_What the task asks:_ A verbatim copy of the full data, with no pictures, is the expected answer.

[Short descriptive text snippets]
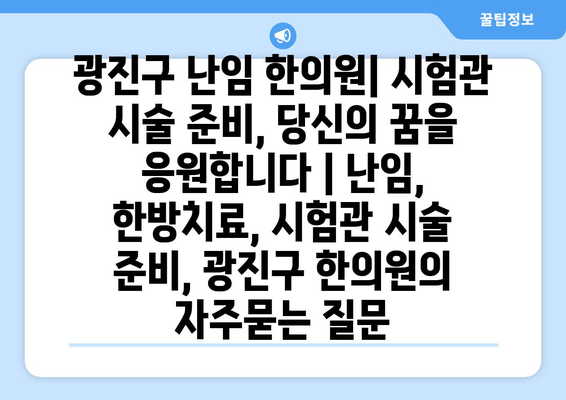 광진구 난임 한의원| 시험관 시술 준비, 당신의 꿈을 응원합니다 | 난임, 한방치료, 시험관 시술 준비, 광진구 한의원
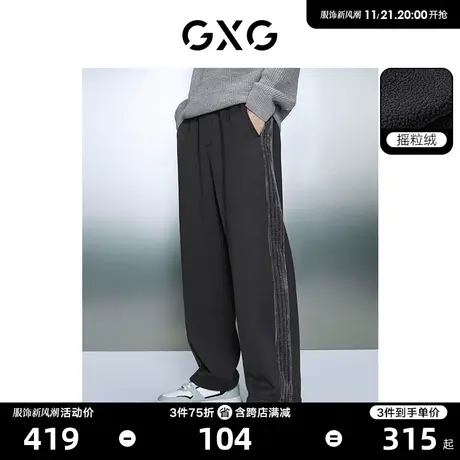 GXG男装 双色简约加绒保暖宽松锥形休闲裤男士 2023年冬季新品商品大图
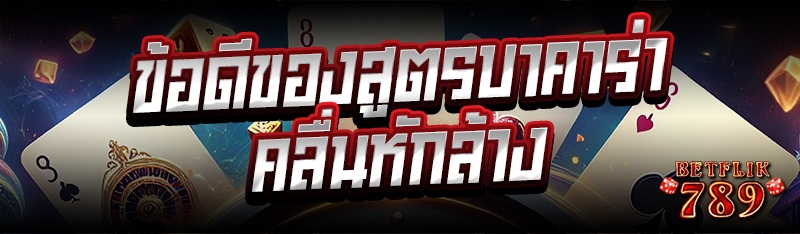 ข้อดีของสูตรบาคาร่าคลื่นหักล้าง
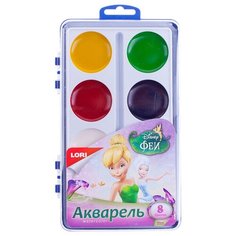 LORI Акварельные краски Феи Disney 8 цветов без кисти (Акд-003)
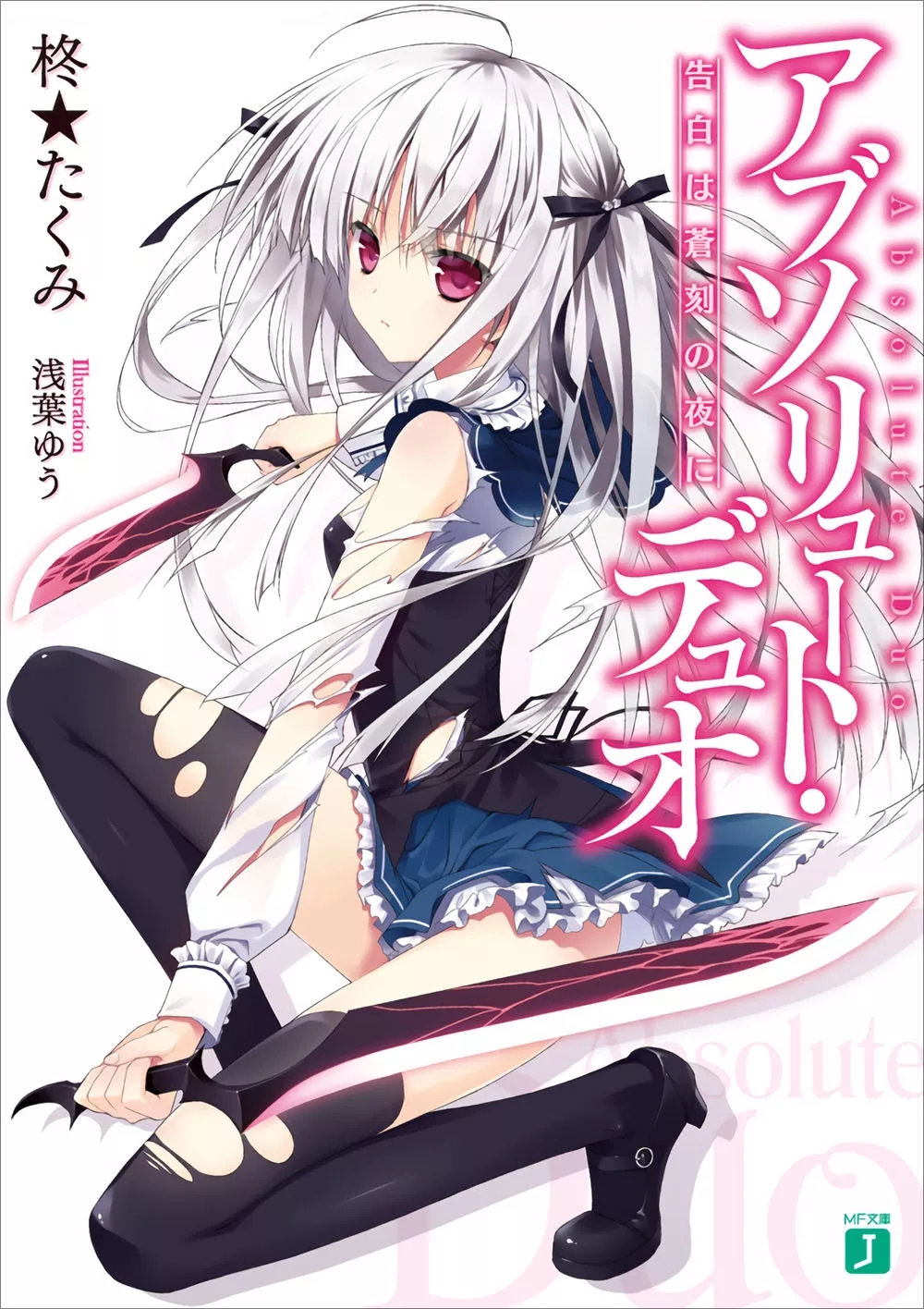 Absolute Duo Vol. 3 See more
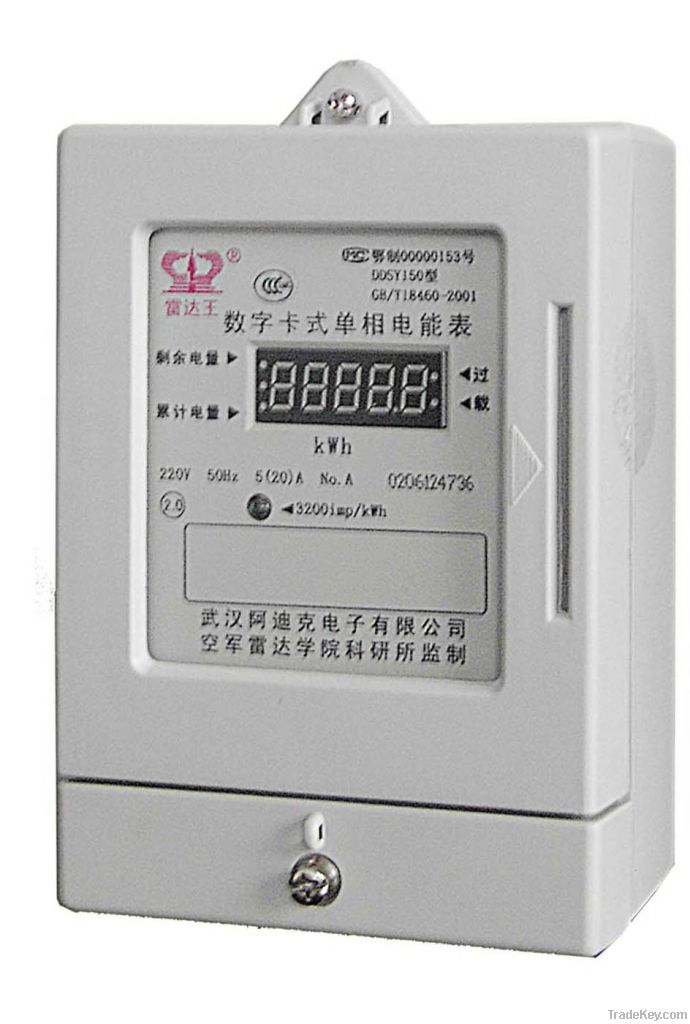 Single Phase Electronic Prepayment Power Watt-Hour Meter DDSY150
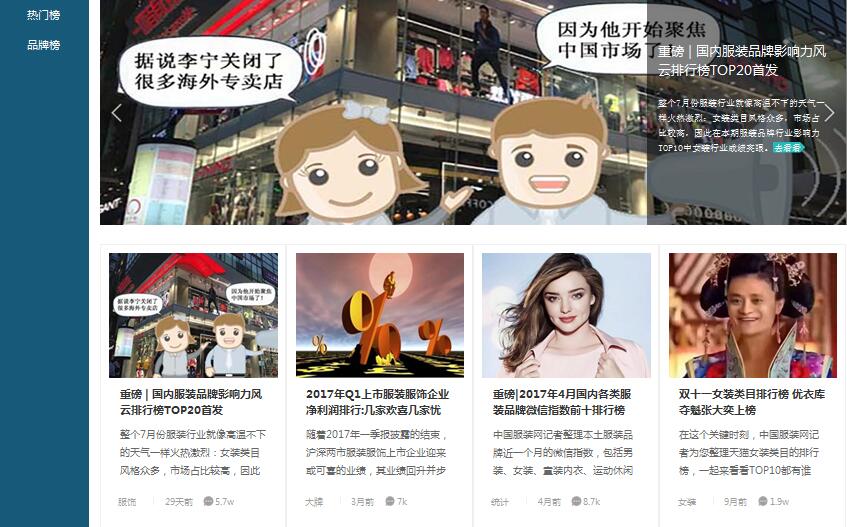 ·bˣЇbW(wng)ɫĿϾ(xin)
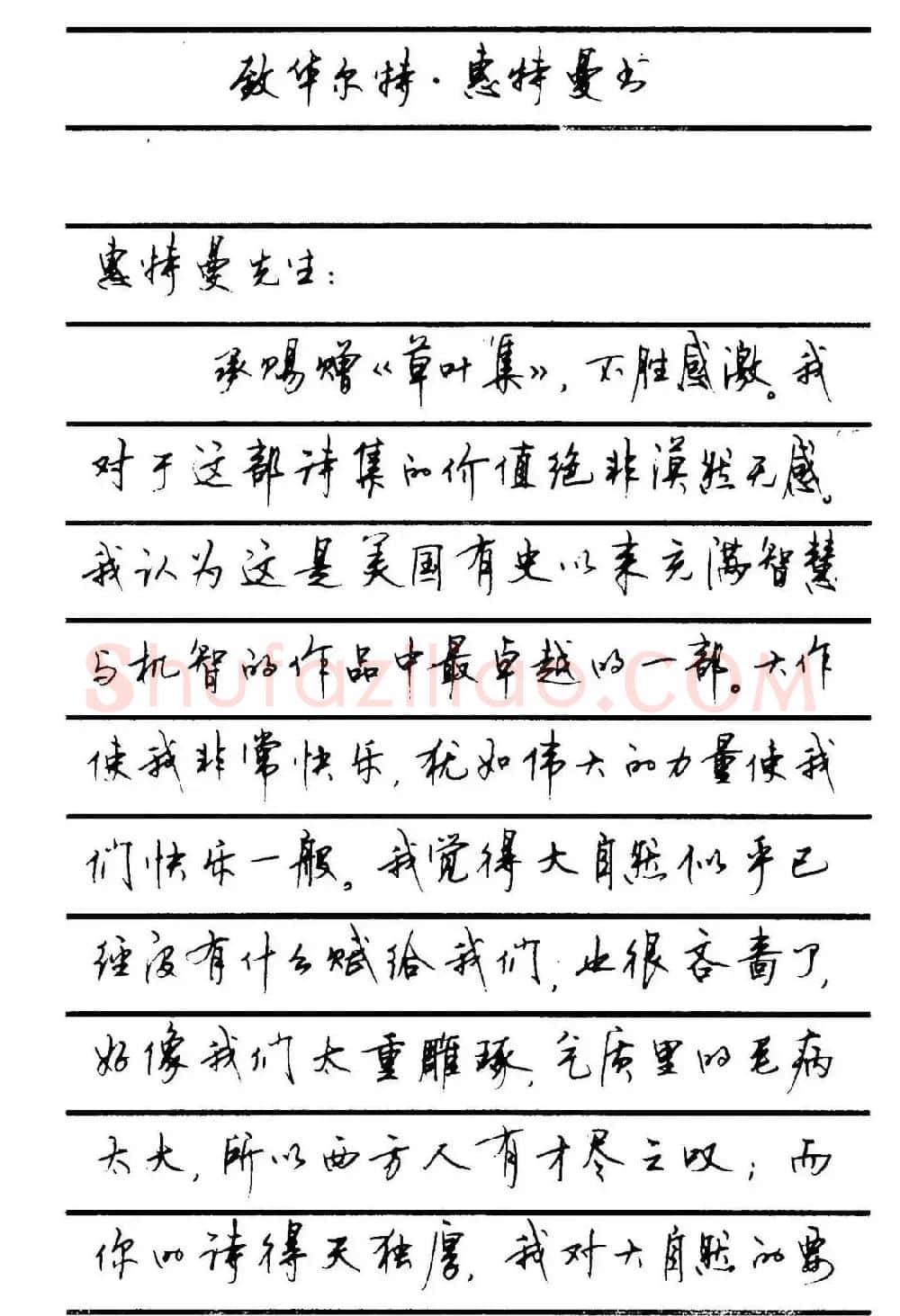 字帖欣赏《顾仲安钢笔行书字帖-中外名人书信选》 | 钢笔书法字帖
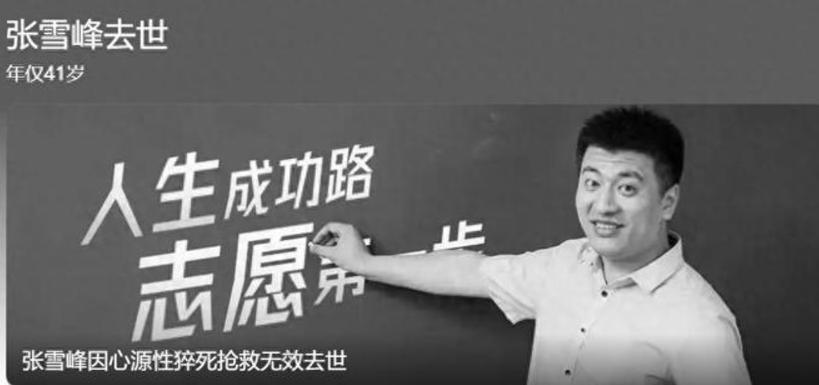 张雪峰去世细节曝光：倒在跑步机上，抢救3小时，遗产超8亿3月24日，教育界标杆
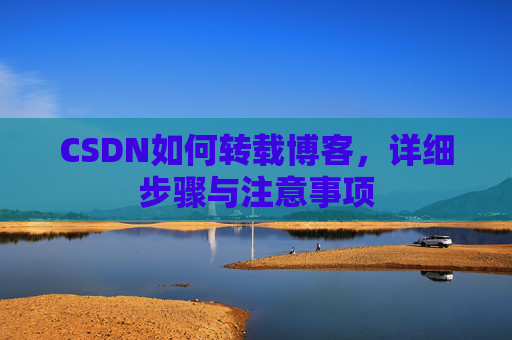 CSDN如何转载博客，详细步骤与注意事项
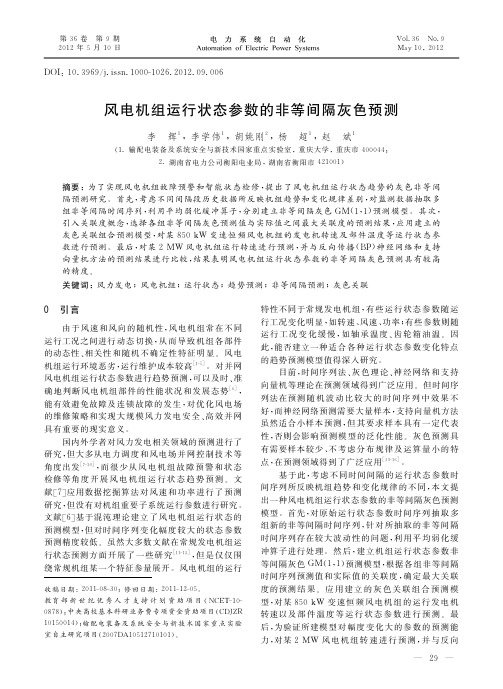 风电机组运行状态参数的非等间隔灰色预测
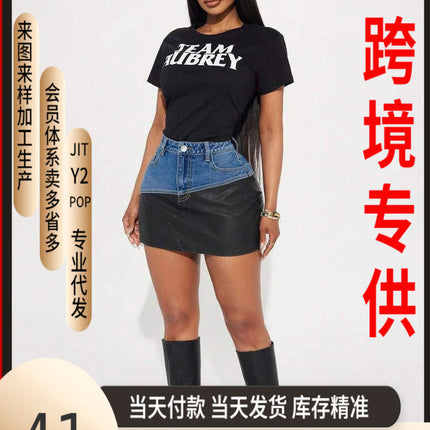 Tk Xiyin Temu Fully Managed Tiktok Pop In-Stock Direct Shipping Cross-Border Women's Clothing Leather Patchwork Denim Leather Skirt Short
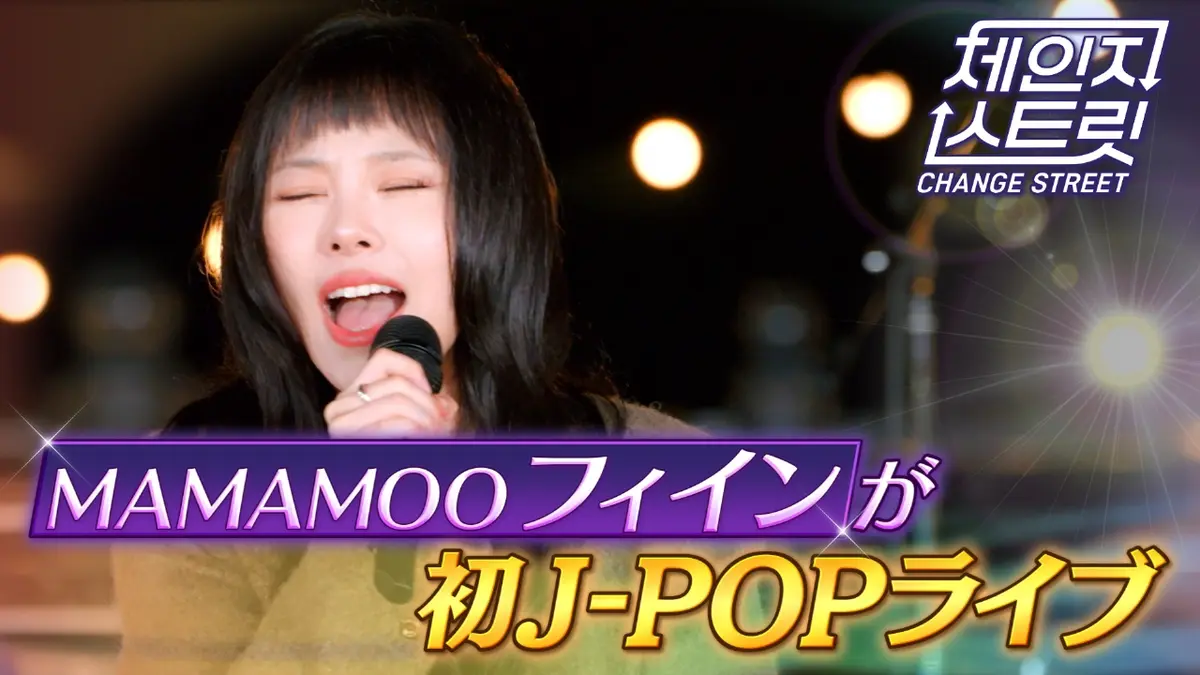 チェンジストリート 2月20日(金)放送分 第8回 MAMAMOO フィインが初J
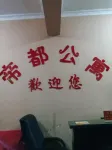 彭水帝都公寓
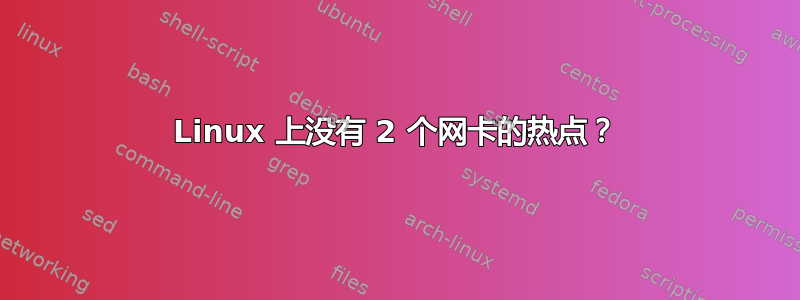 Linux 上没有 2 个网卡的热点？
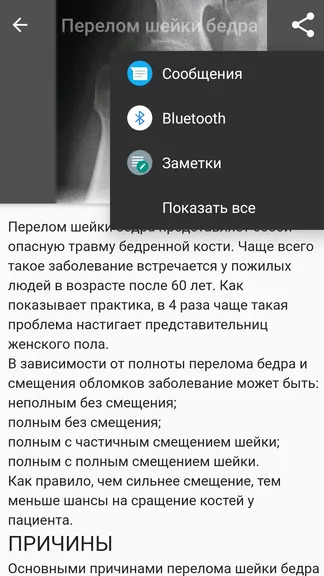 Скриншот 6/8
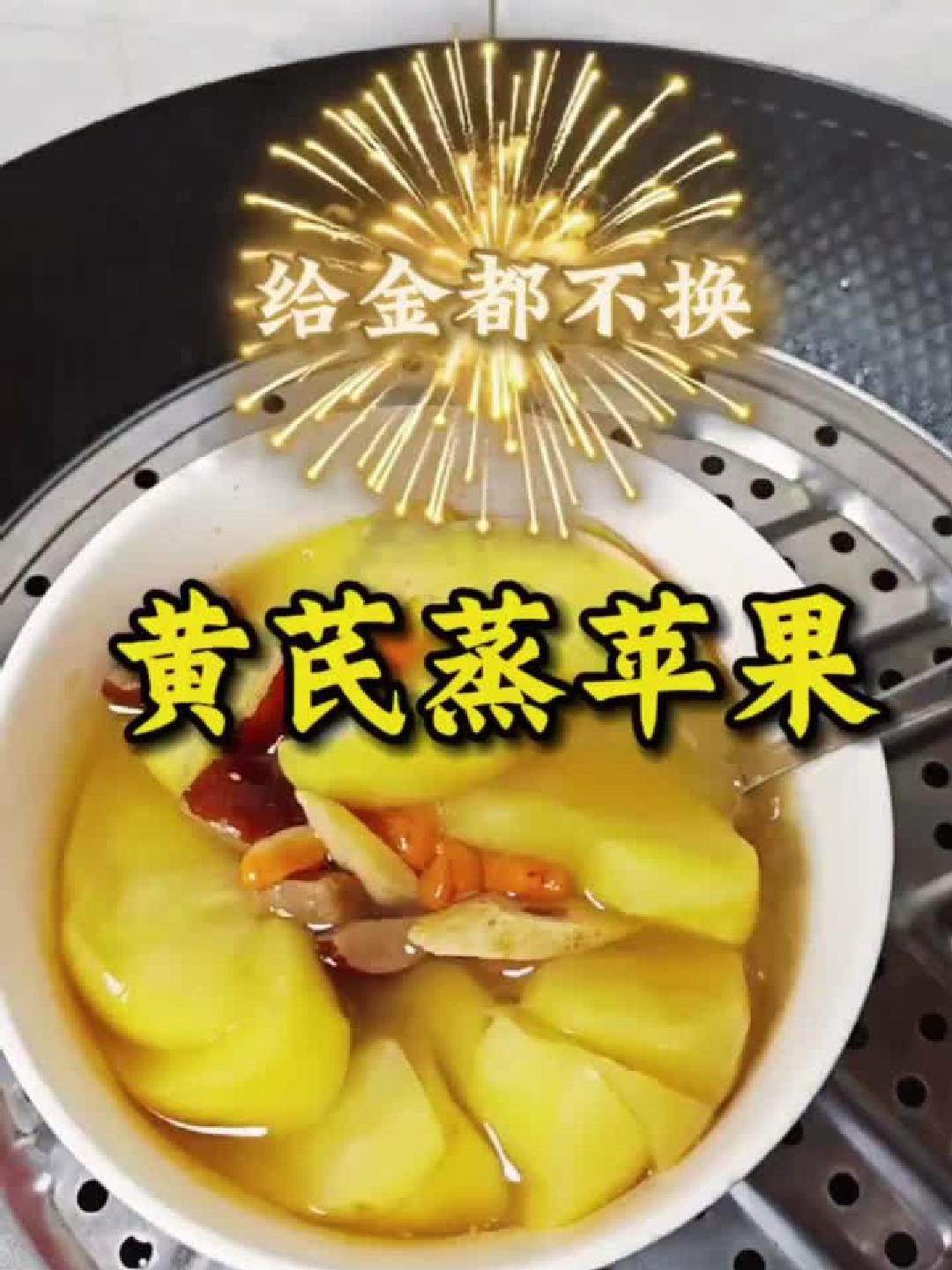 黄芪蒸苹果:滋补养生的美味食疗方.mp4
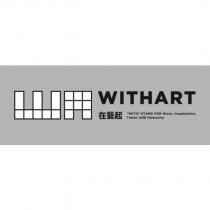 WITHART 在藝起 及圖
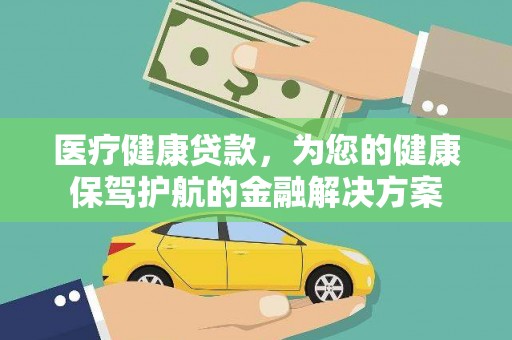 顺平医疗健康贷款，为您的健康保驾护航的金融解决方案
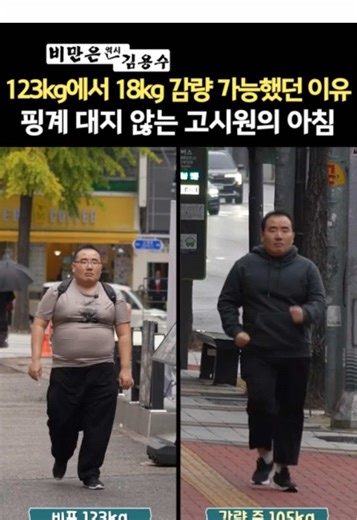 18kg 감량이 가능했던 이유 핑계 대지 않는 고시원의 아침 이제 생존을 위한 기도가 되었다 현재 감량중인 영준씨를 응원해주세요 #다이어트기록 #다이어트도전 #다이어트브이로그 #고도비만 #김용수트레이너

_Task solution:_
 광진구 난임 한의원| 시험관 시술 준비, 당신의 꿈을 응원합니다 | 난임, 한방치료, 시험관 시술 준비, 광진구 한의원
 GXG男装 双色简约加绒保暖宽松锥形休闲裤男士 2023年冬季新品商品大图
 ข้อดีของสูตรบาคาร่าคลื่นหักล้าง
 LORI Акварельные краски Феи Disney 8 цветов без кисти (Акд-003)
 Absolute Duo Vol. 3 See more
 Single Phase Electronic Prepayment Power Watt-Hour Meter DDSY150
 ·bˣЇbW(wng)ɫĿϾ(xin)
 字帖欣赏《顾仲安钢笔行书字帖-中外名人书信选》 | 钢笔书法字帖
 张雪峰去世细节曝光：倒在跑步机上，抢救3小时，遗产超8亿3月24日，教育界标杆
 CSDN如何转载博客，详细步骤与注意事项
 风电机组运行状态参数的非等间隔灰色预测
 Tk Xiyin Temu Fully Managed Tiktok Pop In-Stock Direct Shipping Cross-Border Women's Clothing Leather Patchwork Denim Leather Skirt Short
 チェンジストリート 2月20日(金)放送分 第8回 MAMAMOO フィインが初J
 彭水帝都公寓
 Linux 上没有 2 个网卡的热点？
 Скриншот 6/8
 黄芪蒸苹果:滋补养生的美味食疗方.mp4
 WITHART 在藝起 及圖
 顺平医疗健康贷款，为您的健康保驾护航的金融解决方案
 18kg 감량이 가능했던 이유 핑계 대지 않는 고시원의 아침 이제 생존을 위한 기도가 되었다 현재 감량중인 영준씨를 응원해주세요 #다이어트기록 #다이어트도전 #다이어트브이로그 #고도비만 #김용수트레이너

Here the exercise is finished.